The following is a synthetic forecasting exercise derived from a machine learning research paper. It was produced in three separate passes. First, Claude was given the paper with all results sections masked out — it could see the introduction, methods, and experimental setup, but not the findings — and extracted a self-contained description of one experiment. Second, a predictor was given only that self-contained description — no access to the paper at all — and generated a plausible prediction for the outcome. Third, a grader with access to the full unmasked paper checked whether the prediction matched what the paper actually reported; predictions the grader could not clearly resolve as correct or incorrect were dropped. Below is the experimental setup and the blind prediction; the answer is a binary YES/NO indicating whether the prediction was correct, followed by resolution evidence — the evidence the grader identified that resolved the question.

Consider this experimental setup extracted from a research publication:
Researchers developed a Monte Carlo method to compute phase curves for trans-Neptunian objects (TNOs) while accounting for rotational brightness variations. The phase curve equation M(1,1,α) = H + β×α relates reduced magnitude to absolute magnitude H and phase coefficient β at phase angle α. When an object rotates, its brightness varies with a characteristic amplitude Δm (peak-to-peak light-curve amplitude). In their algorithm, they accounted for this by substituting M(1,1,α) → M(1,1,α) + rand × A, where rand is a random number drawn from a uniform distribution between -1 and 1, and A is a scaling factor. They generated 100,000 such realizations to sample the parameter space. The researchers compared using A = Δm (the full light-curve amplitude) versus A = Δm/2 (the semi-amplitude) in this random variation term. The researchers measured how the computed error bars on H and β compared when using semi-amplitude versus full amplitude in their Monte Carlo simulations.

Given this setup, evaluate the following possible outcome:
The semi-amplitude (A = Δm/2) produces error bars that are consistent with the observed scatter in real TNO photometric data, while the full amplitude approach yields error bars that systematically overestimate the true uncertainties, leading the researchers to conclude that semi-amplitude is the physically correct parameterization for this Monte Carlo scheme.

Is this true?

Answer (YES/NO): NO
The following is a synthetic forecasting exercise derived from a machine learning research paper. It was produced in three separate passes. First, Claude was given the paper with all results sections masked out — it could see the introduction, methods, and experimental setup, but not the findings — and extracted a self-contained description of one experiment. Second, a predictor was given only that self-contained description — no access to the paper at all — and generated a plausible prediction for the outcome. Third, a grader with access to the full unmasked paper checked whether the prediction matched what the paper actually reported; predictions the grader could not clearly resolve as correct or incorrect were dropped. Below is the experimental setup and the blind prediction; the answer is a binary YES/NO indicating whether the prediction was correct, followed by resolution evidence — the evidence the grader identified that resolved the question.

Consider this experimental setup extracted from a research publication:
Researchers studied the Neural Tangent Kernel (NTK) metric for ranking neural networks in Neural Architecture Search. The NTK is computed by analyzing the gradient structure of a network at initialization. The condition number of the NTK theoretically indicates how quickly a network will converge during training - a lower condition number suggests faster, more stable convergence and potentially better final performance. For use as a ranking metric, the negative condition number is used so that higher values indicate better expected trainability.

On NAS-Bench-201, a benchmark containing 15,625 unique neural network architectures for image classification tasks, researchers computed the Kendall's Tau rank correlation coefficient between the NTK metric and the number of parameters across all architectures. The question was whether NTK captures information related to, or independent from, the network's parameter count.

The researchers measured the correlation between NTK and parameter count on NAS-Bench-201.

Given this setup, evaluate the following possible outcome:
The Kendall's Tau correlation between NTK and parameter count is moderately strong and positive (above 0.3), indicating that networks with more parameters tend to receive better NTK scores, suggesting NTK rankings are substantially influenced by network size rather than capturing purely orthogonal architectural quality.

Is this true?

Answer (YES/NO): NO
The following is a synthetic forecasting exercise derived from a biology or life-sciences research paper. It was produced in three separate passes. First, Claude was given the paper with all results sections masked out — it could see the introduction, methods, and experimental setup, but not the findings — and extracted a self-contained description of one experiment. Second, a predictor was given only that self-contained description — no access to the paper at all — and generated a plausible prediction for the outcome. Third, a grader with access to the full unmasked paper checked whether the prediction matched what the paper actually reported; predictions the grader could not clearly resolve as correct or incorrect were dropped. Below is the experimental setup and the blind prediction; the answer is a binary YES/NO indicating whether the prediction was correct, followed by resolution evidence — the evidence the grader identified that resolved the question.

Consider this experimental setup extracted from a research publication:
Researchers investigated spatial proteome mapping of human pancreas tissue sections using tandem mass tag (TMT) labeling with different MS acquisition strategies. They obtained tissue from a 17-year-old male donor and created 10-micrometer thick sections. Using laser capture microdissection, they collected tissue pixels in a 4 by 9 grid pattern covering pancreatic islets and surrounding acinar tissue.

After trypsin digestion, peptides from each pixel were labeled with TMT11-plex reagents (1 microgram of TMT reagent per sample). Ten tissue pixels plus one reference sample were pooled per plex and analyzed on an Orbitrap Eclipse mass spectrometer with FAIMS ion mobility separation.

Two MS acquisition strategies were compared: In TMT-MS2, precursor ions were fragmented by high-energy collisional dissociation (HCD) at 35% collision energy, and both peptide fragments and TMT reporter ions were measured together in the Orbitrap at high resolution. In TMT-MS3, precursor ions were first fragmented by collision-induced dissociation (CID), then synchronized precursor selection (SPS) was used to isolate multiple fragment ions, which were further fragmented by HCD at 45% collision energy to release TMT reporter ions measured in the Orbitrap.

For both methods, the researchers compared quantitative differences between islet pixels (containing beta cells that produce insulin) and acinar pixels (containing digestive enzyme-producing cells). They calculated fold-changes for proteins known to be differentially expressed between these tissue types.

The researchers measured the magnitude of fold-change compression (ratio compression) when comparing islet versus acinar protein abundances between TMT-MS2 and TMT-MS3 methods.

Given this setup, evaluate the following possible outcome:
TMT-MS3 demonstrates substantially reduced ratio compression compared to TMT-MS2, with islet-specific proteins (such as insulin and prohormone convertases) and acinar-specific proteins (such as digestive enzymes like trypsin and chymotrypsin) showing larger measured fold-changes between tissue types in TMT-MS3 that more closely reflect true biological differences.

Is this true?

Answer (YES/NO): NO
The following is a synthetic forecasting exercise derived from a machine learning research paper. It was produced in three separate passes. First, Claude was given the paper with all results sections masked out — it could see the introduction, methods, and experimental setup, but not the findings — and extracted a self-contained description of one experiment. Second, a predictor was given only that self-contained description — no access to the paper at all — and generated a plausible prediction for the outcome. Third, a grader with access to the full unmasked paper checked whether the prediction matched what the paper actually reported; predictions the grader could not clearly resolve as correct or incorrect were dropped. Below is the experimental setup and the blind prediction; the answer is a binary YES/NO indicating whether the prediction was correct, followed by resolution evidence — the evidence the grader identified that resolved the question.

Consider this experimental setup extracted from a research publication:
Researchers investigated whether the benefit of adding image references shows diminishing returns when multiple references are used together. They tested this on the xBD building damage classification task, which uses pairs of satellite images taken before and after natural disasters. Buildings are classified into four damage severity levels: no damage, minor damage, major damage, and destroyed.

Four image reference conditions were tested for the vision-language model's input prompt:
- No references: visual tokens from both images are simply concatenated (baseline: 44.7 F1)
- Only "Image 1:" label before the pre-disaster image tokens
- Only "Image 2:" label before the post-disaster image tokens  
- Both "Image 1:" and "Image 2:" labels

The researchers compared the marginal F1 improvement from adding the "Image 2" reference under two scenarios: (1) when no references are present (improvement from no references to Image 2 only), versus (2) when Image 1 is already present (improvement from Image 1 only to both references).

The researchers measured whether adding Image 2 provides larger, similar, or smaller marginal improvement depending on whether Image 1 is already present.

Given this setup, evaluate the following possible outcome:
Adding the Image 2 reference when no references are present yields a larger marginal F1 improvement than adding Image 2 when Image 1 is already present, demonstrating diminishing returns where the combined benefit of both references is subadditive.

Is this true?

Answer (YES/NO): YES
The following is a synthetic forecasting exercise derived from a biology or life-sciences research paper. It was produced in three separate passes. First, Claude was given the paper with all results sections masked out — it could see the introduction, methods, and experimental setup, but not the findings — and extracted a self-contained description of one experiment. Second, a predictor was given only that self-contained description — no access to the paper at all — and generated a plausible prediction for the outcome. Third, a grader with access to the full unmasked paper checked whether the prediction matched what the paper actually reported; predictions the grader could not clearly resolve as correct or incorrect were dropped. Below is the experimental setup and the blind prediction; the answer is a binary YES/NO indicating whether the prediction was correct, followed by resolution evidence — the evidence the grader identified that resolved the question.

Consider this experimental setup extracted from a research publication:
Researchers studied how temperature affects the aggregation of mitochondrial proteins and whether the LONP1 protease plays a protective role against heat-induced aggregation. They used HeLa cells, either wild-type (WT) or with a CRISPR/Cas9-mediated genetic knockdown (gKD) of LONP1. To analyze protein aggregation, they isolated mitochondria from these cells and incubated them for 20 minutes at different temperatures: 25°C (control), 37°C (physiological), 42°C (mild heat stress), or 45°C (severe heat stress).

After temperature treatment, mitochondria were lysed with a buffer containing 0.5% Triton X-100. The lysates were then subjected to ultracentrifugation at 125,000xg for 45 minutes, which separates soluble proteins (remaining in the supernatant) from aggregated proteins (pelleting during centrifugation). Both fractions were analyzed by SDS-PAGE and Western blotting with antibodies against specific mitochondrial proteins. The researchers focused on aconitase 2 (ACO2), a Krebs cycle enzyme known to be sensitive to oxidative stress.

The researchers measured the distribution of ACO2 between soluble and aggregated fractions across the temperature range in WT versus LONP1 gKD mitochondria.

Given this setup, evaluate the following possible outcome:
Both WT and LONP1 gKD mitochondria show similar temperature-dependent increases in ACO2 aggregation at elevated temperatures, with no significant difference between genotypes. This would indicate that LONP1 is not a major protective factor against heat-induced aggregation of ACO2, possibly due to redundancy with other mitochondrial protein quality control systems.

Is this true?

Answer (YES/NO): YES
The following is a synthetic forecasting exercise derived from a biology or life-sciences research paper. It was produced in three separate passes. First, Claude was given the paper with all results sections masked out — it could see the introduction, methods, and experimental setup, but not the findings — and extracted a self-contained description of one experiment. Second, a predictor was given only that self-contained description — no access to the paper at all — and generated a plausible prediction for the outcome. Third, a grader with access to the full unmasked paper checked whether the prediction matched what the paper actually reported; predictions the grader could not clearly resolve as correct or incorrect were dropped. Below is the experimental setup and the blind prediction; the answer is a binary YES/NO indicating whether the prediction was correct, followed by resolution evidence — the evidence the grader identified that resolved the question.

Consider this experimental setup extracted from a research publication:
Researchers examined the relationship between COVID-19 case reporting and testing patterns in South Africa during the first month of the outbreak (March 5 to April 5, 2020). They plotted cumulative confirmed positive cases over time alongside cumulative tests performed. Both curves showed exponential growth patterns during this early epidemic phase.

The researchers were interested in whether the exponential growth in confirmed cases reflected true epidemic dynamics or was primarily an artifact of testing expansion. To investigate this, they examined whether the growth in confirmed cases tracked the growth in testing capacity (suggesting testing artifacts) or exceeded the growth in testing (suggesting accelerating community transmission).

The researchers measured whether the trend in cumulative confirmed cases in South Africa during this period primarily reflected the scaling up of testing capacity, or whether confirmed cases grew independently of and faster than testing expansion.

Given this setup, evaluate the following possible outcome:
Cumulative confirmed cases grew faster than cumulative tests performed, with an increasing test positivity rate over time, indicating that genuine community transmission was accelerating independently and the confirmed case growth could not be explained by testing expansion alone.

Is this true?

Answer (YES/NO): NO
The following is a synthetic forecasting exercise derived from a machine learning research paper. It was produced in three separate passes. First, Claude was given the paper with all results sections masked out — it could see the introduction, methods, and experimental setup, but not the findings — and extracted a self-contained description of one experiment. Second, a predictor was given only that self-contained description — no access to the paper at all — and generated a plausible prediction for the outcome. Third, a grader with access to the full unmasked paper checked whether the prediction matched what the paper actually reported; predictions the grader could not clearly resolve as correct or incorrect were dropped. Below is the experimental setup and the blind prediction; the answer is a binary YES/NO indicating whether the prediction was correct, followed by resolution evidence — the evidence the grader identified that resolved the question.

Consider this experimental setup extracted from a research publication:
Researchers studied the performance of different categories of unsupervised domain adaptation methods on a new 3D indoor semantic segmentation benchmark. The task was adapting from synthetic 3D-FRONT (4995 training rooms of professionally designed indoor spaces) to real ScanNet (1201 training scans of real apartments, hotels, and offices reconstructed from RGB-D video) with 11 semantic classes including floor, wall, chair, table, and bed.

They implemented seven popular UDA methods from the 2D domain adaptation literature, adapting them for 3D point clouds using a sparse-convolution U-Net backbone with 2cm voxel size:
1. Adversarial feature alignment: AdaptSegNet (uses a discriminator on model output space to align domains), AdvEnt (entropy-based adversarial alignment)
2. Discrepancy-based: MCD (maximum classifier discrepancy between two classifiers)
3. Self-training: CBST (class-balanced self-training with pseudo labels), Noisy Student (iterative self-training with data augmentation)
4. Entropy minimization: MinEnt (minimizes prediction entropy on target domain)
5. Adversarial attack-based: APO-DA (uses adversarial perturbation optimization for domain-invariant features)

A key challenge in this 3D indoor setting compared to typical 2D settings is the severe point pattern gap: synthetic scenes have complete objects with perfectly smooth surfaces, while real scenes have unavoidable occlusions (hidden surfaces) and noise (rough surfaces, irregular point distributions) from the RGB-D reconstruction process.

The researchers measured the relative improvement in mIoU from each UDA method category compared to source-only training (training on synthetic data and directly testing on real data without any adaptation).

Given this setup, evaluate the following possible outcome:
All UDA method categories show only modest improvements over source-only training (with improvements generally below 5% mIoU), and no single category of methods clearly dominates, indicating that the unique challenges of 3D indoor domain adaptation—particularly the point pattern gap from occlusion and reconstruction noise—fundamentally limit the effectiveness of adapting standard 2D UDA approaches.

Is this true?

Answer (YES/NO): NO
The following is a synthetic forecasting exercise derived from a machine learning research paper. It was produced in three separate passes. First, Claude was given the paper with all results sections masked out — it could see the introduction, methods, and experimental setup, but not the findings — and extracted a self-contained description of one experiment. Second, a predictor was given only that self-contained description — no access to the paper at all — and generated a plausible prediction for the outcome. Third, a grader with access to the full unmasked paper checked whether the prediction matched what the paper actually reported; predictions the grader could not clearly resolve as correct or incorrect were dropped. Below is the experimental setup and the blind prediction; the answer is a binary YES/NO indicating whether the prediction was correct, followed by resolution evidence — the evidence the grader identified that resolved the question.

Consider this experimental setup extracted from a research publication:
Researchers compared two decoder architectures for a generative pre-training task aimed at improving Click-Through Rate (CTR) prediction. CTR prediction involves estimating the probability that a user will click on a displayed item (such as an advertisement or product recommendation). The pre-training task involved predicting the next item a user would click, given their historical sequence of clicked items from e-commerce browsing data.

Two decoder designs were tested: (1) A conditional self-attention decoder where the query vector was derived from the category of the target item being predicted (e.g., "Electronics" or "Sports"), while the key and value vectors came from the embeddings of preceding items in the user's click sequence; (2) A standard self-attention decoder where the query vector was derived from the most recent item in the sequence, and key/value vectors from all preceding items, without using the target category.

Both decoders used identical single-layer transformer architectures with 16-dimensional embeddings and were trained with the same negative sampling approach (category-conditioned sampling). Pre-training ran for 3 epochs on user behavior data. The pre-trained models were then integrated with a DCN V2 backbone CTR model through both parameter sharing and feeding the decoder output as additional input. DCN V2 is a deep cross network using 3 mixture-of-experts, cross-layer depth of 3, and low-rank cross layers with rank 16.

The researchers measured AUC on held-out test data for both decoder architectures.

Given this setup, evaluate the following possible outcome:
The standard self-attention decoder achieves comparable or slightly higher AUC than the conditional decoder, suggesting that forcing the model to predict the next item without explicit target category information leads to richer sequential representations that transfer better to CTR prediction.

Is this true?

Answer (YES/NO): NO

———

Scan the lines above for the word "tokens". Return each one that has it.

- No references: visual tokens from both images are simply concatenated (baseline: 44.7 F1)
- Only "Image 1:" label before the pre-disaster image tokens
- Only "Image 2:" label before the post-disaster image tokens  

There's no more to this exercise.